- _SHORT PROBLEM_: Locate every line in the data below that contains the string "instances". Copy each such line in full.

----- EXERCISE MATERIALS -----

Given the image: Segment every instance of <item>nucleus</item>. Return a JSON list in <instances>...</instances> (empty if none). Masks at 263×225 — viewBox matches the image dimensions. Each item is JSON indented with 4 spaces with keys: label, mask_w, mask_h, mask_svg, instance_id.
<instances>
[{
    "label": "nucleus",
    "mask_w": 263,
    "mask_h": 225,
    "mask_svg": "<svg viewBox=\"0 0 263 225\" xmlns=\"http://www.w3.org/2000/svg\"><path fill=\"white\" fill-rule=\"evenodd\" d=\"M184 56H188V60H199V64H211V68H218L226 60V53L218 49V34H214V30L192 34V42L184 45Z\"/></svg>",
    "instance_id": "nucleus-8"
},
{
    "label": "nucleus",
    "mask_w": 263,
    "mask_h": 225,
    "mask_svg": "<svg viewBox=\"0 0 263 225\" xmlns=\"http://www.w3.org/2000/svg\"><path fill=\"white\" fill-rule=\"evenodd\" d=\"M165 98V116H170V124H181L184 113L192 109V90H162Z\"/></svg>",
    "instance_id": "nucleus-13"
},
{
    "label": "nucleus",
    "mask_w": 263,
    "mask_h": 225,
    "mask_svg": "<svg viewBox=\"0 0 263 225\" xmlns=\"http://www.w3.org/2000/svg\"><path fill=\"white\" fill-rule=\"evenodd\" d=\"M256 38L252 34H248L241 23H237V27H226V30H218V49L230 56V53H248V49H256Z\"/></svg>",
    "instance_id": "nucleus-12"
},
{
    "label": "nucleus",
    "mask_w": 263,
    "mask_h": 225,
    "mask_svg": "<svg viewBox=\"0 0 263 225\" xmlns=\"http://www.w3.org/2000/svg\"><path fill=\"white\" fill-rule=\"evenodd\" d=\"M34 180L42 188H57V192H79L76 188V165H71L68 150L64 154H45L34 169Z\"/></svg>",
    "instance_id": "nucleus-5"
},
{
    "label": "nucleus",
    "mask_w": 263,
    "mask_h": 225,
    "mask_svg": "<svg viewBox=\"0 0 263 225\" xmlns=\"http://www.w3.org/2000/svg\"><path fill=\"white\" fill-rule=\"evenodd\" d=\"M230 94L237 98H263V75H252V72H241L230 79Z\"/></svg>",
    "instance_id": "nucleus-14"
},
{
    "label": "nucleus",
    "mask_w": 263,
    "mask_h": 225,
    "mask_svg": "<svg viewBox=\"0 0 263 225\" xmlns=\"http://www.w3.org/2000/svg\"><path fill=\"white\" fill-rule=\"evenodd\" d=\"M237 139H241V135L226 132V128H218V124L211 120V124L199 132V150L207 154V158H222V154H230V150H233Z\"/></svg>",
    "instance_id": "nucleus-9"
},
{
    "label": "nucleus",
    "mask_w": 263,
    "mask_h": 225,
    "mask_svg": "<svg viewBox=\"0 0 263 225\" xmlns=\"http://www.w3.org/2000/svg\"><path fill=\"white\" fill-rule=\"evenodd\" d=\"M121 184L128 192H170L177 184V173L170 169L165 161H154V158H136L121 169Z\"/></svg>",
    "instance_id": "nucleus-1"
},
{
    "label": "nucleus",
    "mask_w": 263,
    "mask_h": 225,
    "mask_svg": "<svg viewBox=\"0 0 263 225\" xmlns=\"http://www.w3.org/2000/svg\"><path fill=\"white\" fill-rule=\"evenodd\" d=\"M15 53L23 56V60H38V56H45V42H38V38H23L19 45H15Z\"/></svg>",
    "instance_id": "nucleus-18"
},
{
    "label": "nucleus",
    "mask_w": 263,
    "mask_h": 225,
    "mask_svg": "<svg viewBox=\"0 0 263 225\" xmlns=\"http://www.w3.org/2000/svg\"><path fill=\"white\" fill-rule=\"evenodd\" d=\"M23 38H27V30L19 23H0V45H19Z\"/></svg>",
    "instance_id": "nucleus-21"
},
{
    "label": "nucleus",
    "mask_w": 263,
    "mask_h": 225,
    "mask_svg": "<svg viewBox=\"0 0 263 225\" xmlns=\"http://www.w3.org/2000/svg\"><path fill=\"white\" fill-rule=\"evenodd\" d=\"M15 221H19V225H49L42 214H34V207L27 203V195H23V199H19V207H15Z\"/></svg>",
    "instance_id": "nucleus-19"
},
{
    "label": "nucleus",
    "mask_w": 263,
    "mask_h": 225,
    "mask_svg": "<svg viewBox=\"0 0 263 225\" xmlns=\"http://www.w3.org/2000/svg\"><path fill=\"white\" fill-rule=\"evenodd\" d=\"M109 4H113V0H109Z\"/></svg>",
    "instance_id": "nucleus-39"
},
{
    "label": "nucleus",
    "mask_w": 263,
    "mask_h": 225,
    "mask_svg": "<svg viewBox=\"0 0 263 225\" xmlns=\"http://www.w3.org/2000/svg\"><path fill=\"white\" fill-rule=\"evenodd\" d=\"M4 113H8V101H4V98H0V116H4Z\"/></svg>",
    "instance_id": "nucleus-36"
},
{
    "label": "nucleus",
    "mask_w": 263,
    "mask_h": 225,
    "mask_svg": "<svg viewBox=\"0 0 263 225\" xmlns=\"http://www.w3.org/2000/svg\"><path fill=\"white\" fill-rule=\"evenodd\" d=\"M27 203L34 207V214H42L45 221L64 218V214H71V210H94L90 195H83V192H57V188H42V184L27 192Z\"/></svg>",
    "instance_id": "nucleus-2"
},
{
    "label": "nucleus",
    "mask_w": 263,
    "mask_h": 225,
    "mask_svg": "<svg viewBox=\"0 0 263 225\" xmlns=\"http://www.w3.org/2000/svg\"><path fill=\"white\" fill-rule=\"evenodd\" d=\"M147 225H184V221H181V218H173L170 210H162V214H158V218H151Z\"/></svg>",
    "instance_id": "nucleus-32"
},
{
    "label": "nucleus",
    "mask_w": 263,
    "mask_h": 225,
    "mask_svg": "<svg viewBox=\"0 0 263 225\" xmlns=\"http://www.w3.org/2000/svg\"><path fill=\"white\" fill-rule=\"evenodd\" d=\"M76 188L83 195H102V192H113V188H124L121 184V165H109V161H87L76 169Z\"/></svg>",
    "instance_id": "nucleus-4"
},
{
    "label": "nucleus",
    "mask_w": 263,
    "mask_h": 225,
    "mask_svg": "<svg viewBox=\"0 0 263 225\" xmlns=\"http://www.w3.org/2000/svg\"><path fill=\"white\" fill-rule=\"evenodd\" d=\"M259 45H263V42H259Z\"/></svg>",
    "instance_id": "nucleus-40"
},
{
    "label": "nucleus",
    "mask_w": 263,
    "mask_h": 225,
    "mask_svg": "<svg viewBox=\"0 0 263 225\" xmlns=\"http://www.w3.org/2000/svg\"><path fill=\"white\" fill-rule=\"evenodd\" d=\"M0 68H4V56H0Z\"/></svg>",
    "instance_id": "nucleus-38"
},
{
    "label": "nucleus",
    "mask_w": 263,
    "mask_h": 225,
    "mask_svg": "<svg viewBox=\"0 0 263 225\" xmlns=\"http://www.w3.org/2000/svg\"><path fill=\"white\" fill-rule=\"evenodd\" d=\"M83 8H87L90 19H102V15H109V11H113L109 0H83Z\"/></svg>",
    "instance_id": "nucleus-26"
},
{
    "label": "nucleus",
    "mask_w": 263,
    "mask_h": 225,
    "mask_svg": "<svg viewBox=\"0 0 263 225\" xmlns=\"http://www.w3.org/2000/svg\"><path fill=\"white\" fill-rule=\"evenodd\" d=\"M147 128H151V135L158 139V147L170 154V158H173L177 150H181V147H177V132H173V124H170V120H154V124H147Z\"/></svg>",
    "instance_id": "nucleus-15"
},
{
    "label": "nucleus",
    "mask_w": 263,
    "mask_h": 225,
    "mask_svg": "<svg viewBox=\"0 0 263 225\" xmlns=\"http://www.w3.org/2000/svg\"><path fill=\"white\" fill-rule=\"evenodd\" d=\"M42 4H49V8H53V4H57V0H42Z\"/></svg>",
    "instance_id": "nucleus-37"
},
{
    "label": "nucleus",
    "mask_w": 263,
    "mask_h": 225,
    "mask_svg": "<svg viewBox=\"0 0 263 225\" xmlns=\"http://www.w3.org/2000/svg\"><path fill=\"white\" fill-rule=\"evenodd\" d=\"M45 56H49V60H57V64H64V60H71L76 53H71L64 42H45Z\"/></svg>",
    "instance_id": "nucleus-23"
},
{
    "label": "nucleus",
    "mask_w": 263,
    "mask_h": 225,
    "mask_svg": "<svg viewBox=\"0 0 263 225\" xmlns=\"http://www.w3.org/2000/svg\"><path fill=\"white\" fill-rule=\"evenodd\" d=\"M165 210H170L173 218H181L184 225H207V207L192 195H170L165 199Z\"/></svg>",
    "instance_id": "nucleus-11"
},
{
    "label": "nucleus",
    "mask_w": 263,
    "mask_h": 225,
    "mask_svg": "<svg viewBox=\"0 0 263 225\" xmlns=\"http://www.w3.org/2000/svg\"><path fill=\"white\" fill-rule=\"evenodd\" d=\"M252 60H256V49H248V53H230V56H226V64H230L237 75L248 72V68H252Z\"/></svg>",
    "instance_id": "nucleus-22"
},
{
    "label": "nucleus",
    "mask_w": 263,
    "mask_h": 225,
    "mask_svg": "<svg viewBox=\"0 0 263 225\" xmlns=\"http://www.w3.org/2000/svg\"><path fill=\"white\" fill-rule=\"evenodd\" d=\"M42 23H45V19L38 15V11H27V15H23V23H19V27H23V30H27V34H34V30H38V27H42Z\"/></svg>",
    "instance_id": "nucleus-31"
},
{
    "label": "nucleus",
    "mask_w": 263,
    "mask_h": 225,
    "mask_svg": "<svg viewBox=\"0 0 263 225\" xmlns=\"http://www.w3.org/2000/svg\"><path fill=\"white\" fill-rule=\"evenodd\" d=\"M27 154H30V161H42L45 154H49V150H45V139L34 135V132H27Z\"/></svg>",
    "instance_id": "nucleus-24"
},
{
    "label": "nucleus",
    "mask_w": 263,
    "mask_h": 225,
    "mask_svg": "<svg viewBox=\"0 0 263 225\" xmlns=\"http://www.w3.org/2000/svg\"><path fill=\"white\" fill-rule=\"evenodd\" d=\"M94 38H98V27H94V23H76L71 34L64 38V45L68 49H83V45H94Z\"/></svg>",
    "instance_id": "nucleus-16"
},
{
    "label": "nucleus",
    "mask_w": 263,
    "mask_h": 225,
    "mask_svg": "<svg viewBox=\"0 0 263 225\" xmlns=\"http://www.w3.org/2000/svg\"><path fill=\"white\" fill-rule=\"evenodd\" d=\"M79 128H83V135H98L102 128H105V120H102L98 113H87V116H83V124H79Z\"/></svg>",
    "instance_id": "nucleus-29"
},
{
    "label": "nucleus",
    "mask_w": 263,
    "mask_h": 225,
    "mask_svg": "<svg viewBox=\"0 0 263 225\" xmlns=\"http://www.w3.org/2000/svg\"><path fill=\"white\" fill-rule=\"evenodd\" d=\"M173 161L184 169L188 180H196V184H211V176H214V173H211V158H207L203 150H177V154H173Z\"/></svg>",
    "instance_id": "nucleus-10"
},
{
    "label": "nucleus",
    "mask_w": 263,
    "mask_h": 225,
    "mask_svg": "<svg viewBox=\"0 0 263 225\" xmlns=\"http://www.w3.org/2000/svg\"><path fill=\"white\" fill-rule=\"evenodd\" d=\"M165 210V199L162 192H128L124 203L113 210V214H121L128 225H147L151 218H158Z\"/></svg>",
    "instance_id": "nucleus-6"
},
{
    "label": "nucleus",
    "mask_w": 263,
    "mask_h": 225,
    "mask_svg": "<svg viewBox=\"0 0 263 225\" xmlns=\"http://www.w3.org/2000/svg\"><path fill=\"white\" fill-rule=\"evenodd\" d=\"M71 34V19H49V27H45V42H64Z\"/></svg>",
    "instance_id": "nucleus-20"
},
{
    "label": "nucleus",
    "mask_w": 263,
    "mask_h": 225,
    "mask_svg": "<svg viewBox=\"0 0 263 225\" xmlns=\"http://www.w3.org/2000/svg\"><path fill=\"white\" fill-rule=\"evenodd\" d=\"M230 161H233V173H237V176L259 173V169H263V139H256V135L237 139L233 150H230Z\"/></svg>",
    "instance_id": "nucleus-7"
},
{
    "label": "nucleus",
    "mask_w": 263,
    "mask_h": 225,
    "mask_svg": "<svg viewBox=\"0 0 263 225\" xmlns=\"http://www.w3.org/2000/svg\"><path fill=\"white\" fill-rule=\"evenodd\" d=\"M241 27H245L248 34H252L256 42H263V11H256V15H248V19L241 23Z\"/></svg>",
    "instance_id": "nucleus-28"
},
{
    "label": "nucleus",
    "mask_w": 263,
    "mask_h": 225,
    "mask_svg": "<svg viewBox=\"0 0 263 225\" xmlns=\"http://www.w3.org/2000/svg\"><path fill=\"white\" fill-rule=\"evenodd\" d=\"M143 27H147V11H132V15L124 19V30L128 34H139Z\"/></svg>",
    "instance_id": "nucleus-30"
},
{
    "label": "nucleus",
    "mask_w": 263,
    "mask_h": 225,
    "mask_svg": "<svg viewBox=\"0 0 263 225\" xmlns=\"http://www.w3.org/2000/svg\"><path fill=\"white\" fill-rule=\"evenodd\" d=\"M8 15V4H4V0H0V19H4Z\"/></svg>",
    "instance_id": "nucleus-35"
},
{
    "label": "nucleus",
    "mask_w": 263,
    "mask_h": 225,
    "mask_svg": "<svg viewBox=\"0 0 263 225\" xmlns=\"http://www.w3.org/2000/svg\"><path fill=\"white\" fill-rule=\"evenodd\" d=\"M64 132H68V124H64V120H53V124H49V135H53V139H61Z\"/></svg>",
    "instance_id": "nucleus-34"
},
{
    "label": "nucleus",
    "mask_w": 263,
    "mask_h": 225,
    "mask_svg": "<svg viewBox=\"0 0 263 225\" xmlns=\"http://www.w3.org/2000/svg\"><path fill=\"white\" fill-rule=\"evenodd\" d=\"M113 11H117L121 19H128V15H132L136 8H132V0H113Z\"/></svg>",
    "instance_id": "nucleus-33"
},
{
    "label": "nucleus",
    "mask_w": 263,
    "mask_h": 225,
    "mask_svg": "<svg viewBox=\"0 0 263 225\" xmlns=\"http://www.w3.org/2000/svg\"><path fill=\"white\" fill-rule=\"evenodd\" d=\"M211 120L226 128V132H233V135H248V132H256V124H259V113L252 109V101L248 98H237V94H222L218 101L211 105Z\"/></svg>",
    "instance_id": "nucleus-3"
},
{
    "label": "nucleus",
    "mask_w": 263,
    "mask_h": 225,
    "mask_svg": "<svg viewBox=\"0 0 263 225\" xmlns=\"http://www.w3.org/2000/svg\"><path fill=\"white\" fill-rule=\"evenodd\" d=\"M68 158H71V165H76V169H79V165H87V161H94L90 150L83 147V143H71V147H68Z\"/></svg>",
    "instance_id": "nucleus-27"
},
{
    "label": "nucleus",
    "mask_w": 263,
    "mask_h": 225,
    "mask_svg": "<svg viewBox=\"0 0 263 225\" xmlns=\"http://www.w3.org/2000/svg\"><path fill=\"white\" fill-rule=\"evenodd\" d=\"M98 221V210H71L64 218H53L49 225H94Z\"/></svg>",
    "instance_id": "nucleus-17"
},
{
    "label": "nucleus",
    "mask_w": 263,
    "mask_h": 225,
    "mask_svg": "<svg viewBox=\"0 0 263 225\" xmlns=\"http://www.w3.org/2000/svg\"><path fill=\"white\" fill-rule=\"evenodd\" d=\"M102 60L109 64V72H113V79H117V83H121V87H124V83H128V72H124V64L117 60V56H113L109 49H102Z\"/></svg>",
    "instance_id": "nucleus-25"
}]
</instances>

-----

- _SOLUTION_:
Given the image: Segment every instance of <item>nucleus</item>. Return a JSON list in <instances>...</instances> (empty if none). Masks at 263×225 — viewBox matches the image dimensions. Each item is JSON indented with 4 spaces with keys: label, mask_w, mask_h, mask_svg, instance_id.
<instances>
</instances>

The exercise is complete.